China and Russia, two of the five permanent UN Security Council, have opposed sanctions which is what - effectively - has pushed diplomats to the Vienna meeting on Thursday to examine a set of economic incentives to sway Iran.

Iranian authorities, however, have not budged on their stated determination to continue uranium enrichment and a peaceful nuclear power program as a “national right.”

Iran’s troubled economy, however, could make a sweet trade and technology package from abroad sufficiently enticing.

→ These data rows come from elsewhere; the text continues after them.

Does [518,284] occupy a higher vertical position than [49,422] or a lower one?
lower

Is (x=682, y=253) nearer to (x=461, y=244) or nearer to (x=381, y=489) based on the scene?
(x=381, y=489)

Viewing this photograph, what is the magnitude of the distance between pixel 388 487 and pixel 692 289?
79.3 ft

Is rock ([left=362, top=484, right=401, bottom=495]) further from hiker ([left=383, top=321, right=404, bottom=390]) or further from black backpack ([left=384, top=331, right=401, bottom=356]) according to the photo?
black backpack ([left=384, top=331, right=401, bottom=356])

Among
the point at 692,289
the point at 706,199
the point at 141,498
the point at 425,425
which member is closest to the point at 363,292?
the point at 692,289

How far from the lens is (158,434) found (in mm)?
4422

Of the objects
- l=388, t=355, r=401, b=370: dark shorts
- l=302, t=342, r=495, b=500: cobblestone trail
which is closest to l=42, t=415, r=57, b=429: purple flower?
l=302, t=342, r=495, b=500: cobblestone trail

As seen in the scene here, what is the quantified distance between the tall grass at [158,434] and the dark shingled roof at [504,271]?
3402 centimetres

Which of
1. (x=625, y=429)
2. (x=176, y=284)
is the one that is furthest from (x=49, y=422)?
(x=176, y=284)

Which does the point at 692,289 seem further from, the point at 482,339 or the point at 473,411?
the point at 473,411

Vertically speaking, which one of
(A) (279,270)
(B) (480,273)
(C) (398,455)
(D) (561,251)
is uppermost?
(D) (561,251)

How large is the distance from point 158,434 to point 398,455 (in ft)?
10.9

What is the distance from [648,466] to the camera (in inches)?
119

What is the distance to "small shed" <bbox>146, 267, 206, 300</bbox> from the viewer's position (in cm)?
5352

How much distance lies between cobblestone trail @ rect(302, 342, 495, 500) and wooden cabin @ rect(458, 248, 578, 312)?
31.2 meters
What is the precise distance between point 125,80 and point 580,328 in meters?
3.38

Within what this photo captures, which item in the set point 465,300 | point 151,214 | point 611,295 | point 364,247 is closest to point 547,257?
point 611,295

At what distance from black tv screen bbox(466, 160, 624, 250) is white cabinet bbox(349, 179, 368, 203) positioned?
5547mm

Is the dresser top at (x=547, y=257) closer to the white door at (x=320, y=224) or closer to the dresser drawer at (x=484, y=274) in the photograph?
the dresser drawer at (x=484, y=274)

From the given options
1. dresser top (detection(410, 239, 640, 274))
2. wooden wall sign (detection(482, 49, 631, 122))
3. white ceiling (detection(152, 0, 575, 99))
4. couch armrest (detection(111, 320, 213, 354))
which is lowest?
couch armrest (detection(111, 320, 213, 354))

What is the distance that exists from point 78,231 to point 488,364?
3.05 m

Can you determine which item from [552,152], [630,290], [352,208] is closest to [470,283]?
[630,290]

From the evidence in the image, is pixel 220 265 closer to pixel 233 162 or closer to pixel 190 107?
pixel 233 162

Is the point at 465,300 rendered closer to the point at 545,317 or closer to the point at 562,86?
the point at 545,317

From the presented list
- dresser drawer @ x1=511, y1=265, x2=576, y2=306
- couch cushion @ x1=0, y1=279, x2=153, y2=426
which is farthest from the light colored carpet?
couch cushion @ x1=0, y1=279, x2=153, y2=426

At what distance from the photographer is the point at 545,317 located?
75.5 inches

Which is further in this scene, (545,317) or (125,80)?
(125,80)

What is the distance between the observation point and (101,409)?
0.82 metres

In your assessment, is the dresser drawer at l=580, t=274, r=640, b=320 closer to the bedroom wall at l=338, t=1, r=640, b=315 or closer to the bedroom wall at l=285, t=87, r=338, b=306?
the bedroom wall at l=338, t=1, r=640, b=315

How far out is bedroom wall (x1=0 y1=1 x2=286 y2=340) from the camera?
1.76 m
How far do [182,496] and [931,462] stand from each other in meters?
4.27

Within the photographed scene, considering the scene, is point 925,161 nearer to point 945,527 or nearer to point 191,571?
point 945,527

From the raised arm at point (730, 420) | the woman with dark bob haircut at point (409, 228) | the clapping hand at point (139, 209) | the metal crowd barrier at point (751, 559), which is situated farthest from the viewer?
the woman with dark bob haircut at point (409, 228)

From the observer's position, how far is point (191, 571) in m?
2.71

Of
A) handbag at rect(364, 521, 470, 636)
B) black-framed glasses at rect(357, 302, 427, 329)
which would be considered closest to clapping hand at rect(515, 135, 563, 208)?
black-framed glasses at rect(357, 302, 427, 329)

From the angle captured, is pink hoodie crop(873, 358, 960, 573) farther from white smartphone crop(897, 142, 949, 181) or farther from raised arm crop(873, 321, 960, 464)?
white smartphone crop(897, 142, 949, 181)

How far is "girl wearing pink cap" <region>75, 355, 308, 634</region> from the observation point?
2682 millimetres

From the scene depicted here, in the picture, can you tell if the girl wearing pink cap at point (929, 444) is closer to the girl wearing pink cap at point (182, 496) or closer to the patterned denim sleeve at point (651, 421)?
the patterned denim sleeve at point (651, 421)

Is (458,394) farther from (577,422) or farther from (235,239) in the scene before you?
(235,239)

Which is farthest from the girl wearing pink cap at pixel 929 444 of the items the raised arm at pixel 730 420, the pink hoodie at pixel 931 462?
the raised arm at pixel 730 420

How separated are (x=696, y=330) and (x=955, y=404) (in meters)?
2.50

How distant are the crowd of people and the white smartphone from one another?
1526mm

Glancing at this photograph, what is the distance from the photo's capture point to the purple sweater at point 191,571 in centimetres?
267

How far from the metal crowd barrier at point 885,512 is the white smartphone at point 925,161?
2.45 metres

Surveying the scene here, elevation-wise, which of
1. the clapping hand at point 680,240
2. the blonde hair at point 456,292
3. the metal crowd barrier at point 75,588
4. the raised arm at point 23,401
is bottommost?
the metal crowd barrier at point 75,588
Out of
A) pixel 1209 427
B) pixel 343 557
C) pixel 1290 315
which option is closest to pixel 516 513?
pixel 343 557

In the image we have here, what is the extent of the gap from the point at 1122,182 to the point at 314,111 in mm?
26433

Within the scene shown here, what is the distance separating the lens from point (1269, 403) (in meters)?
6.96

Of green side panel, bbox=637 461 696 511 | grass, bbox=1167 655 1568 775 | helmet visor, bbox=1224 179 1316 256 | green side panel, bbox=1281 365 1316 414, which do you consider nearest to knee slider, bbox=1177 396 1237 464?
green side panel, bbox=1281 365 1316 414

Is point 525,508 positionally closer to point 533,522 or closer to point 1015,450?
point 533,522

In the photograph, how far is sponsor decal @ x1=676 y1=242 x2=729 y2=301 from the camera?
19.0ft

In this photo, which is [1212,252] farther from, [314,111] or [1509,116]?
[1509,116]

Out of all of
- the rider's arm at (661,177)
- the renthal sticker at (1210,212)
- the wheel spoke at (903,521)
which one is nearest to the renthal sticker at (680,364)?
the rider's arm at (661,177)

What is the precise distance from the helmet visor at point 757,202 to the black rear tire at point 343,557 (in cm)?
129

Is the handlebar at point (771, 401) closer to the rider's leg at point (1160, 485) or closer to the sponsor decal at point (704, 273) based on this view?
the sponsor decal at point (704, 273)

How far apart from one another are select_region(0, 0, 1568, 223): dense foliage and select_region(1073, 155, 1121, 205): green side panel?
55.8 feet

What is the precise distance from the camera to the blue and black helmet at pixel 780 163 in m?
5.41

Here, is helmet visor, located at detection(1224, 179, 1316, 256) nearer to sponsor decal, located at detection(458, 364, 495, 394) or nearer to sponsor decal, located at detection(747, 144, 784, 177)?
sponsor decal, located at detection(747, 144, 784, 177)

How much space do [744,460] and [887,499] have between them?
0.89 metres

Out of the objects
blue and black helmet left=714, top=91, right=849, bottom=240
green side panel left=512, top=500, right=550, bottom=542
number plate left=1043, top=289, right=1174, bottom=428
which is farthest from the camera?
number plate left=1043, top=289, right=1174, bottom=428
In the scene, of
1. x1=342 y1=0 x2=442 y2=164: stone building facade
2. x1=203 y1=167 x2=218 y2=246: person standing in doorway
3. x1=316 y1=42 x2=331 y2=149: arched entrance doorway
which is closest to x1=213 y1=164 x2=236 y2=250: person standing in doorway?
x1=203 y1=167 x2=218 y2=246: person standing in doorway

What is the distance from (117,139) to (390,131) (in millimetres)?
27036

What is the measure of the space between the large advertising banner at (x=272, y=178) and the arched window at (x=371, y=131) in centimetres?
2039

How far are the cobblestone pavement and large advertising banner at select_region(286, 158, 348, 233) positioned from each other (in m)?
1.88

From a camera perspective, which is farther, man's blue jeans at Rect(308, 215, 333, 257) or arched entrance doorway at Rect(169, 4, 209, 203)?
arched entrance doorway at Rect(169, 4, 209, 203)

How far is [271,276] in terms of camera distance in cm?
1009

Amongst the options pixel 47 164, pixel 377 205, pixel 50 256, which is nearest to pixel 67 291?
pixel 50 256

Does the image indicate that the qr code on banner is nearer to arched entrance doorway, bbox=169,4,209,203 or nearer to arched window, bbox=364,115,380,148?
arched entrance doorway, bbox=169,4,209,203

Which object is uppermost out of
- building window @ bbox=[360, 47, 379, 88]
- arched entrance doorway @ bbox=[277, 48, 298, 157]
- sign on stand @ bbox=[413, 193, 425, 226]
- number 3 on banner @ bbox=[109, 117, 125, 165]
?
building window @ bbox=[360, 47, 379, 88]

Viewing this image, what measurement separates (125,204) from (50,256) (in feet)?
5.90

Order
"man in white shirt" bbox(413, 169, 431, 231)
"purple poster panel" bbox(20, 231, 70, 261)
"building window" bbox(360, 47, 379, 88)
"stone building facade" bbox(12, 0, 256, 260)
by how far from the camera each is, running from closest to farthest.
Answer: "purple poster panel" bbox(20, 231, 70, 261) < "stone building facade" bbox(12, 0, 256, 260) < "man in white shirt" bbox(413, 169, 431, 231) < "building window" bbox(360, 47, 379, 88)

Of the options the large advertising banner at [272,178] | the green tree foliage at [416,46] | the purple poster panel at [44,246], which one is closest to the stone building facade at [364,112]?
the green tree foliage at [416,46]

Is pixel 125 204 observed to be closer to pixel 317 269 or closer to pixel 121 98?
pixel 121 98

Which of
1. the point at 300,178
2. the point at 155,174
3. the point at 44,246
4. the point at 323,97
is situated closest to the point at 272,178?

The country is suffering from sparse direct foreign investment and a creaky telecommunications system that appears years behind that of hard-charging regional centers such as the United Arab Emirates and Qatar.

“Iran has a vision of being a regional economic and technological powerhouse. They know very well this vision will not be realized ... by domestic companies alone,” said Siamak Namazi, managing director of Atieh Bahar Consulting, a Teheran-based firm providing economic surveys and analysis.

“High oil prices mean (Iran) is less reliant on outside financing. They have their own money. But that doesn’t help the technology gap,” he said.

Much of the blame, analysts say, rests at the top.

At least 80 percent of the economy is under the thumb of the ruling clerics, whose legacy includes hundreds of false starts including unfinished bridges and roads. Official unemployment is about 16 percent, but some analysts place it above 30 percent. An estimated 25 percent of the nation’s 65 million people live below the poverty line, where income cannot keep up with basic needs.

Strategic planning - plotted in old Soviet-style, five-year blueprints - is only now starting to warm up to privatization and direct foreign investment.

But Iran has proven an unreliable partner in deals with French automaker Renault SA and Turkish mobile-phone network operator Turkcell, for example, with whom big deals fell through because of bureaucratic or security intransigence in Teheran.

Many other investors have either pulled out of the Iranian market or put plans on hold on fears the nuclear standoff could lead to UN punishments or possible military action.

Yet that hasn’t stopped everyone. Suitors keep knocking at the door for a piece of Iran’s energy wealth, including its vast natural gas reserves. China’s state energy company has signed long-term deals for natural gas. India and Pakistan are negotiating for a possible pipeline from Iran’s natural gas fields.

Those deals display the growing disregard for Washington policy. In 1996 the US said it would consider sanctions on any company that invests more than US$20 million annually in the Iranian oil and gas sectors. The threat was never enforced.